It’s not just another day. Today is our son Vincent’s birthday, born eight years ago on May 10, 2009. The fact that he died 18 months later only adds significance to an already special date.
How does one celebrate a loved one’s birth after their death? Our family has had some practice, but only enough to know that grief is reliably unpredictable.
In the musical Hamilton, the song “It’s Quiet Uptown” depicts protagonist Alexander and his wife Eliza grappling with their son’s death:
“There are moments that the words don’t reach. There is suffering too terrible to name.
You hold your child as tight as you can, and push away the unimaginable.”
Holding Vincent didn’t protect him from cancer. We pushed away the unimaginable, but it pushed straight back until our fears became reality.
A couple years ago, I likened my grief to a shipwreck sinking deeper into the ocean with time. In the initial months after Vincent’s death, it didn’t take more than a snorkel to find, but the process now requires a deep sea dive. This sinking shipwreck image still resonates with me because it captures the notion that healthy grief requires effort.
For instance, when I woke up this morning, my brain felt like crying, but the tears wouldn’t come. The shipwreck had sunk beyond reach. I wanted to go there, but didn’t know the way. My pain was buried, inaccessible to numb fingers groping in cold water. I knew it was there, but couldn’t find it.
Where did my shipwreck go? How far would I have to swim to touch the pain? Could I hold my breath long enough for a deep dive?
Our losses don’t float near the surface forever. They tend to sink out of view as time moves forward. Consequently, one cannot grieve well without venturing into choppy waters, plunging deep enough to see what’s become of the wreckage since we last touched it.
Not only does the shape of grief change over time, it also becomes increasingly inconvenient. Once your bereavement leave is over, there is no place for it in the American workweek, where public expressions of sorrow are seen as something private to keep covered. Who would allow grief a place at the table? Surely not a society that expects preemptive apologies for the disruption tears might bring. Surely not a culture where weeping is considered “breaking down” from the norm.
Remembering our dead carries a cost, but I will not be silent about my child. I will not live as if he never lived. I will continue to speak of him, grieve him, and celebrate the gift that he was. When social convention tempts me to sugarcoat this loss, I will resist. When pressured to omit Vincent from the narrative, I shall defiantly refuse.
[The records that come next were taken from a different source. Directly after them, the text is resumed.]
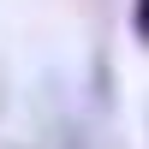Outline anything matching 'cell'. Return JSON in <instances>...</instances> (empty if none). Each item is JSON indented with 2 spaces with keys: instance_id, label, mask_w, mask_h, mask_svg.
<instances>
[{
  "instance_id": "cell-1",
  "label": "cell",
  "mask_w": 149,
  "mask_h": 149,
  "mask_svg": "<svg viewBox=\"0 0 149 149\" xmlns=\"http://www.w3.org/2000/svg\"><path fill=\"white\" fill-rule=\"evenodd\" d=\"M131 36L149 48V0H131Z\"/></svg>"
}]
</instances>
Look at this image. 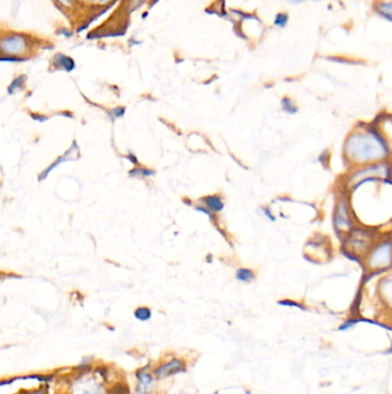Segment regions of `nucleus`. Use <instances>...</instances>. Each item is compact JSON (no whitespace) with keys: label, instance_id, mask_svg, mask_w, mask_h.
Segmentation results:
<instances>
[{"label":"nucleus","instance_id":"10","mask_svg":"<svg viewBox=\"0 0 392 394\" xmlns=\"http://www.w3.org/2000/svg\"><path fill=\"white\" fill-rule=\"evenodd\" d=\"M26 79L27 78L24 75L17 76L16 79H14L13 82L10 84V87H8V93L15 94L17 90L22 89L23 85H24V82H26Z\"/></svg>","mask_w":392,"mask_h":394},{"label":"nucleus","instance_id":"18","mask_svg":"<svg viewBox=\"0 0 392 394\" xmlns=\"http://www.w3.org/2000/svg\"><path fill=\"white\" fill-rule=\"evenodd\" d=\"M287 22V16L286 14H278L276 20H275V24L280 27H284Z\"/></svg>","mask_w":392,"mask_h":394},{"label":"nucleus","instance_id":"15","mask_svg":"<svg viewBox=\"0 0 392 394\" xmlns=\"http://www.w3.org/2000/svg\"><path fill=\"white\" fill-rule=\"evenodd\" d=\"M378 12H381L383 16H385L389 21H391V4H383L377 8Z\"/></svg>","mask_w":392,"mask_h":394},{"label":"nucleus","instance_id":"20","mask_svg":"<svg viewBox=\"0 0 392 394\" xmlns=\"http://www.w3.org/2000/svg\"><path fill=\"white\" fill-rule=\"evenodd\" d=\"M128 158H129V159H131V161H133V163L137 164V159H136V157H134L133 155H129V156H128Z\"/></svg>","mask_w":392,"mask_h":394},{"label":"nucleus","instance_id":"19","mask_svg":"<svg viewBox=\"0 0 392 394\" xmlns=\"http://www.w3.org/2000/svg\"><path fill=\"white\" fill-rule=\"evenodd\" d=\"M112 113H113V115H114L115 118L122 117V115H123V113H124V109H123V108L114 109V110H113V111H112Z\"/></svg>","mask_w":392,"mask_h":394},{"label":"nucleus","instance_id":"6","mask_svg":"<svg viewBox=\"0 0 392 394\" xmlns=\"http://www.w3.org/2000/svg\"><path fill=\"white\" fill-rule=\"evenodd\" d=\"M76 394H105L103 386L92 379L82 380L76 384Z\"/></svg>","mask_w":392,"mask_h":394},{"label":"nucleus","instance_id":"17","mask_svg":"<svg viewBox=\"0 0 392 394\" xmlns=\"http://www.w3.org/2000/svg\"><path fill=\"white\" fill-rule=\"evenodd\" d=\"M278 304H281V305H286V307H295V308H299V309L306 310V308L304 307V305L297 303V302H295V301H289V300L280 301V302H278Z\"/></svg>","mask_w":392,"mask_h":394},{"label":"nucleus","instance_id":"11","mask_svg":"<svg viewBox=\"0 0 392 394\" xmlns=\"http://www.w3.org/2000/svg\"><path fill=\"white\" fill-rule=\"evenodd\" d=\"M152 313L149 308L146 307H139L137 308L136 311H135V317H136L138 320H142V322H146L151 318Z\"/></svg>","mask_w":392,"mask_h":394},{"label":"nucleus","instance_id":"4","mask_svg":"<svg viewBox=\"0 0 392 394\" xmlns=\"http://www.w3.org/2000/svg\"><path fill=\"white\" fill-rule=\"evenodd\" d=\"M137 378H138V385H137L135 394H150L152 390L153 378L148 372V368L142 369L137 372Z\"/></svg>","mask_w":392,"mask_h":394},{"label":"nucleus","instance_id":"7","mask_svg":"<svg viewBox=\"0 0 392 394\" xmlns=\"http://www.w3.org/2000/svg\"><path fill=\"white\" fill-rule=\"evenodd\" d=\"M204 202L208 209L213 211H221L223 209V202L219 196H207L204 198Z\"/></svg>","mask_w":392,"mask_h":394},{"label":"nucleus","instance_id":"21","mask_svg":"<svg viewBox=\"0 0 392 394\" xmlns=\"http://www.w3.org/2000/svg\"><path fill=\"white\" fill-rule=\"evenodd\" d=\"M29 394V393H28ZM30 394H43L41 391H36V392H33V393H30Z\"/></svg>","mask_w":392,"mask_h":394},{"label":"nucleus","instance_id":"9","mask_svg":"<svg viewBox=\"0 0 392 394\" xmlns=\"http://www.w3.org/2000/svg\"><path fill=\"white\" fill-rule=\"evenodd\" d=\"M236 278H237L240 282H252L254 279V273L252 272V270L250 268H240V270L236 272Z\"/></svg>","mask_w":392,"mask_h":394},{"label":"nucleus","instance_id":"22","mask_svg":"<svg viewBox=\"0 0 392 394\" xmlns=\"http://www.w3.org/2000/svg\"><path fill=\"white\" fill-rule=\"evenodd\" d=\"M292 1H302V0H292Z\"/></svg>","mask_w":392,"mask_h":394},{"label":"nucleus","instance_id":"16","mask_svg":"<svg viewBox=\"0 0 392 394\" xmlns=\"http://www.w3.org/2000/svg\"><path fill=\"white\" fill-rule=\"evenodd\" d=\"M56 33L58 36H62V37H67V38L73 37V35H74L73 30H70L69 28H66V27H60V28H58L56 30Z\"/></svg>","mask_w":392,"mask_h":394},{"label":"nucleus","instance_id":"12","mask_svg":"<svg viewBox=\"0 0 392 394\" xmlns=\"http://www.w3.org/2000/svg\"><path fill=\"white\" fill-rule=\"evenodd\" d=\"M130 176H135V178H145V176H151L154 174L153 171L146 170V169H135L129 173Z\"/></svg>","mask_w":392,"mask_h":394},{"label":"nucleus","instance_id":"8","mask_svg":"<svg viewBox=\"0 0 392 394\" xmlns=\"http://www.w3.org/2000/svg\"><path fill=\"white\" fill-rule=\"evenodd\" d=\"M76 1H77V4L90 5L96 8V10H102L103 7L111 6L114 0H76Z\"/></svg>","mask_w":392,"mask_h":394},{"label":"nucleus","instance_id":"5","mask_svg":"<svg viewBox=\"0 0 392 394\" xmlns=\"http://www.w3.org/2000/svg\"><path fill=\"white\" fill-rule=\"evenodd\" d=\"M52 65L56 67L57 69H62L66 72H73L76 68L75 61L73 58L63 53H56L54 57L52 58Z\"/></svg>","mask_w":392,"mask_h":394},{"label":"nucleus","instance_id":"14","mask_svg":"<svg viewBox=\"0 0 392 394\" xmlns=\"http://www.w3.org/2000/svg\"><path fill=\"white\" fill-rule=\"evenodd\" d=\"M282 109H283L286 112L290 113V114H293V113L297 112V108L293 105L292 100L289 98H284L283 100H282Z\"/></svg>","mask_w":392,"mask_h":394},{"label":"nucleus","instance_id":"2","mask_svg":"<svg viewBox=\"0 0 392 394\" xmlns=\"http://www.w3.org/2000/svg\"><path fill=\"white\" fill-rule=\"evenodd\" d=\"M33 45V39L28 33L12 32L0 35V61H24Z\"/></svg>","mask_w":392,"mask_h":394},{"label":"nucleus","instance_id":"3","mask_svg":"<svg viewBox=\"0 0 392 394\" xmlns=\"http://www.w3.org/2000/svg\"><path fill=\"white\" fill-rule=\"evenodd\" d=\"M185 370V363L182 360L173 359L171 361L165 363L155 370V376L158 378H167Z\"/></svg>","mask_w":392,"mask_h":394},{"label":"nucleus","instance_id":"1","mask_svg":"<svg viewBox=\"0 0 392 394\" xmlns=\"http://www.w3.org/2000/svg\"><path fill=\"white\" fill-rule=\"evenodd\" d=\"M372 135L357 134L352 136L346 145L348 155L359 161H368L383 157L388 152L384 141L377 131H372Z\"/></svg>","mask_w":392,"mask_h":394},{"label":"nucleus","instance_id":"13","mask_svg":"<svg viewBox=\"0 0 392 394\" xmlns=\"http://www.w3.org/2000/svg\"><path fill=\"white\" fill-rule=\"evenodd\" d=\"M54 1L60 8H65V10H73L77 4L76 0H54Z\"/></svg>","mask_w":392,"mask_h":394}]
</instances>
Thank heaven for the internet–one of the few ‘public’ spaces where it is (relatively) safe to express our losses truthfully. Finally, a place where unexpected waves of emotion can be, well, expected.
These 78 months since Vincent died have taught me to interpret grief waves as invitations to go deeper (with my gear on) rather than keep out of the water altogether. It’s not a matter if the waves will hit, but how to respond when they do.
It’s time to swim toward the shipwreck.